Ageless Innovators is a program proving that innovation offers breakthrough opportunities. In December 2022, Chicago Innovation partnered with The Village Chicago for the Turn the Page on Age event which will continue annually. “It is definitely non-traditional that we encourage co-mentorships between generations, such as a 62-year-old with a 28-year-old. We all have a lot of stereotypes about age. While a younger person may have information such as the future role of AI, the older person offers important perspectives which the younger person might leverage.”


Co-mentor participants in Chicago Innovation’s and the Village Chicago’s intergenerational co-mentoring program pose at the Ageless Innovators Kickoff Reception.


“We are now entering our fourth cohort of Chicago Innovation’s mentoring program, the Ladder, in partnership with I.C. Stars. Supporting Black and Latine innovators is a crucial part of our commitment to innovation,” Kuczmarski said. “It features a six-month mentoring program as well as varied mentee experiences.

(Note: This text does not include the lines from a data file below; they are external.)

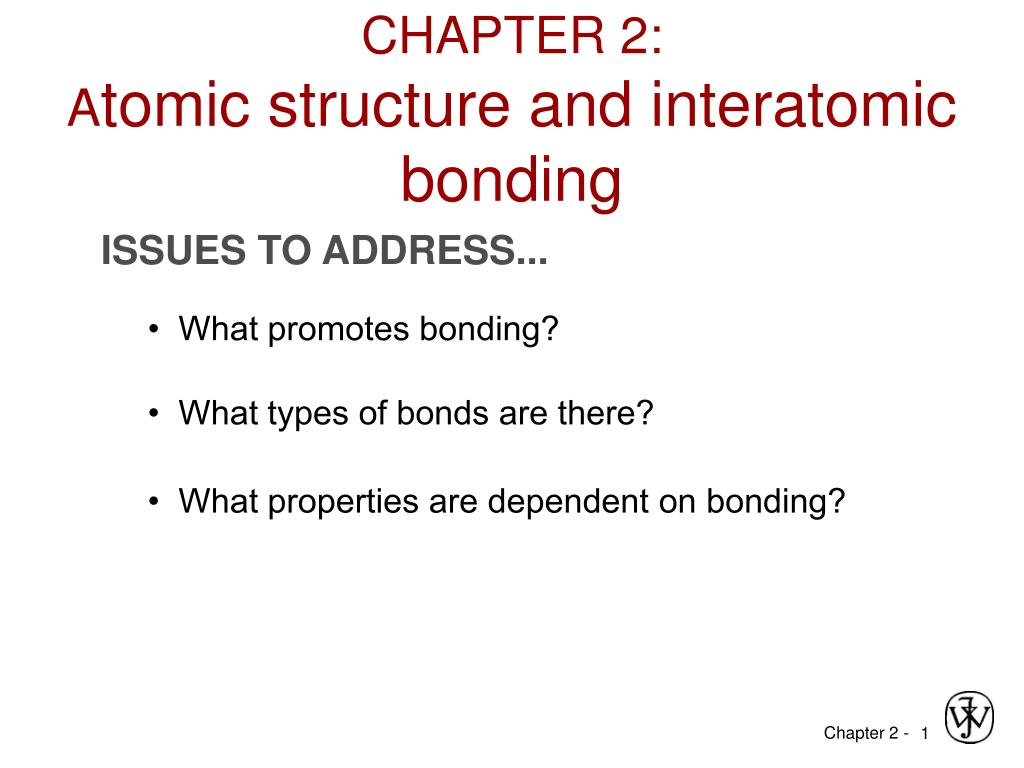 CHAPTER 2:
Atomic structure and interatomic bonding

ISSUES TO ADDRESS...

• What promotes bonding?

• What types of bonds are there?

• What properties are dependent on bonding?

Chapter 2 - 1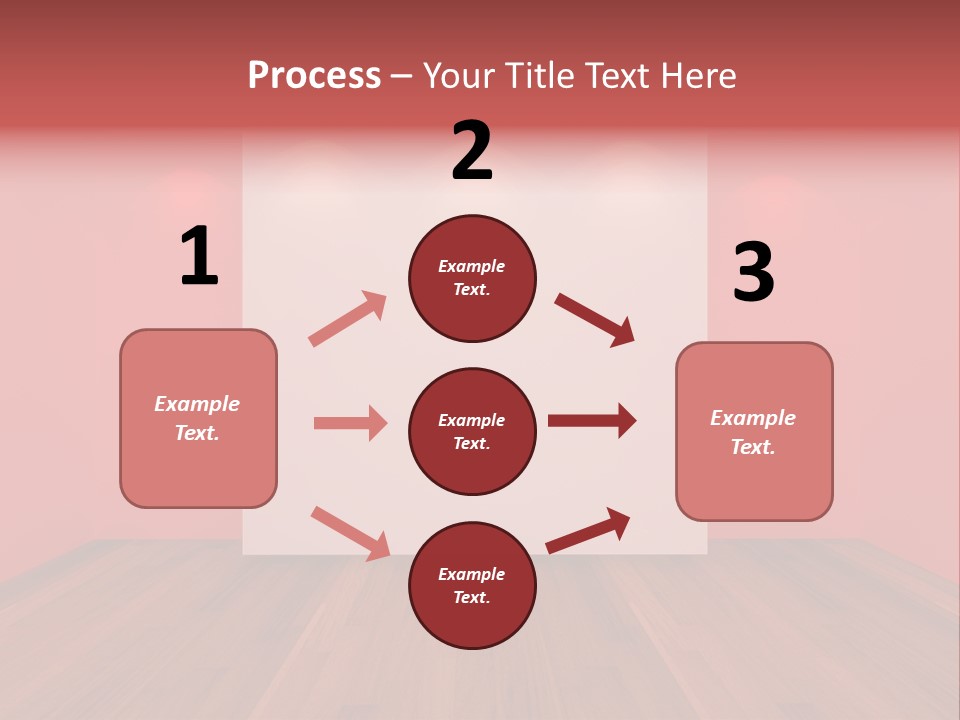 Process – Your Title Text Here

1

Example Text.

2

Example Text.

Example Text.

Example Text.

3

Example Text.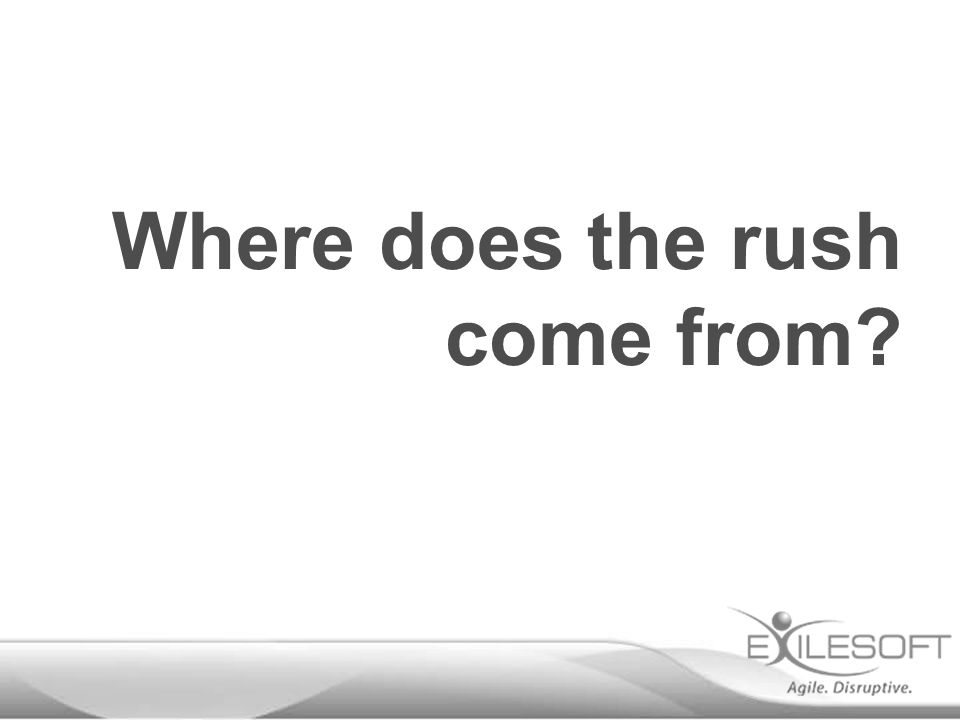 Where does the rush come from?

EXILESOFT
Agile. Disruptive.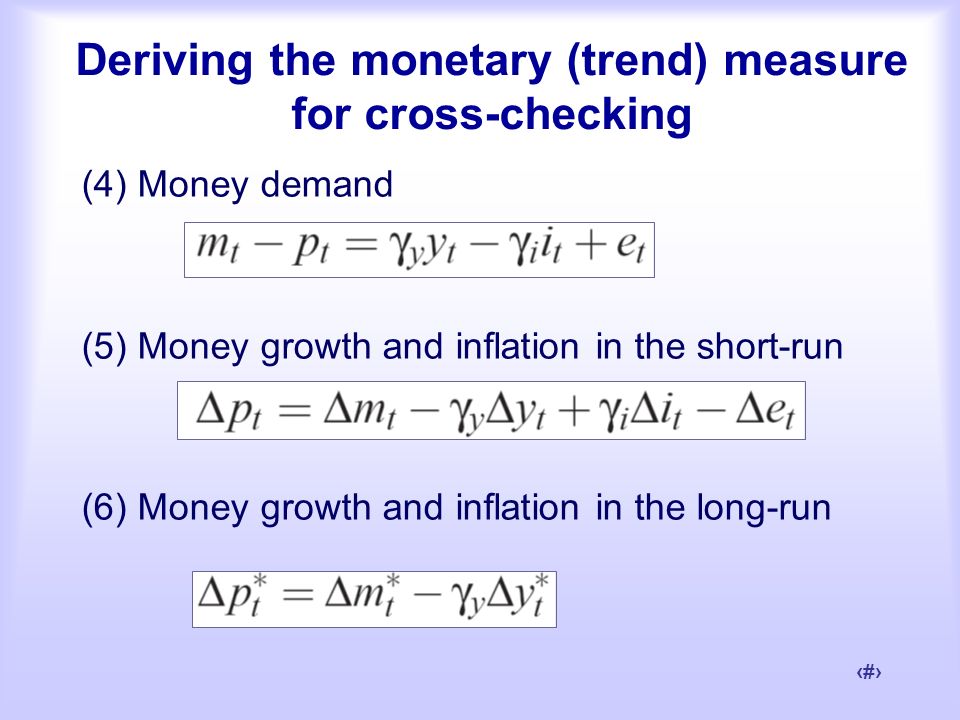 Deriving the monetary (trend) measure for cross-checking

(4) Money demand

$m_t - p_t = \gamma_y y_t - \gamma_i i_t + e_t$

(5) Money growth and inflation in the short-run

$\Delta p_t = \Delta m_t - \gamma_y \Delta y_t + \gamma_i \Delta i_t - \Delta e_t$

(6) Money growth and inflation in the long-run

$\Delta p_t^* = \Delta m_t^* - \gamma_y \Delta y_t^*$

‹#›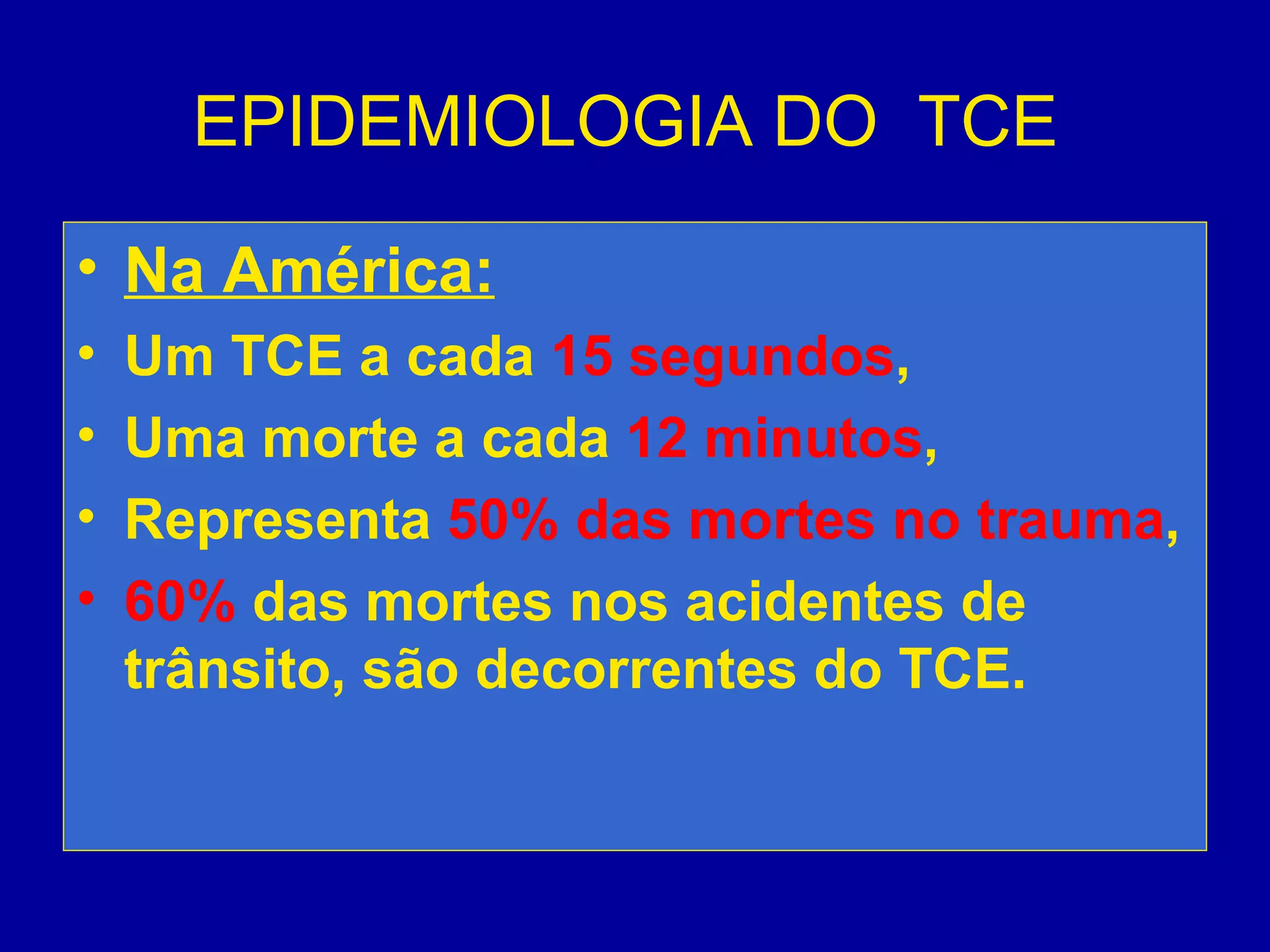 EPIDEMIOLOGIA DO TCE

• Na América:
• Um TCE a cada 15 segundos,
• Uma morte a cada 12 minutos,
• Representa 50% das mortes no trauma,
• 60% das mortes nos acidentes de trânsito, são decorrentes do TCE.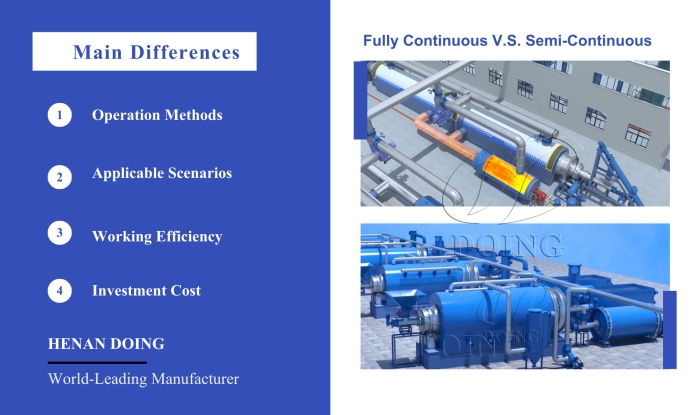 Main Differences

1 Operation Methods

2 Applicable Scenarios

3 Working Efficiency

4 Investment Cost

HENAN DOING

World-Leading Manufacturer

Fully Continuous V.S. Semi-Continuous

DOING

DOING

Members of the Ladder become part of our alumni community and can stay involved with Chicago Innovation.”


Tom Kuczmarski and Mayor Daley, an early supporter


Tom and Mayor Rahm Emanuel in the lobbies


Dear to Kuczmarski’s heart are the Chicago Innovation Awards which he created with the Sun-Times. Each year, 20 of Chicago area businesses, non-profits and government organizations are recognized as the year’s most innovative new products and services. “We had 75 people in attendance the first year and every year the number is doubled. We moved from the Goodman to the Harris Theater and recently to Morgan Manufacturing to a sold-out crowd. I love that 377 different organizations have been recognized in the past 20 years, recognizing the breadth of innovation in the health, food, consumer, energy, educational fields, and so much more.”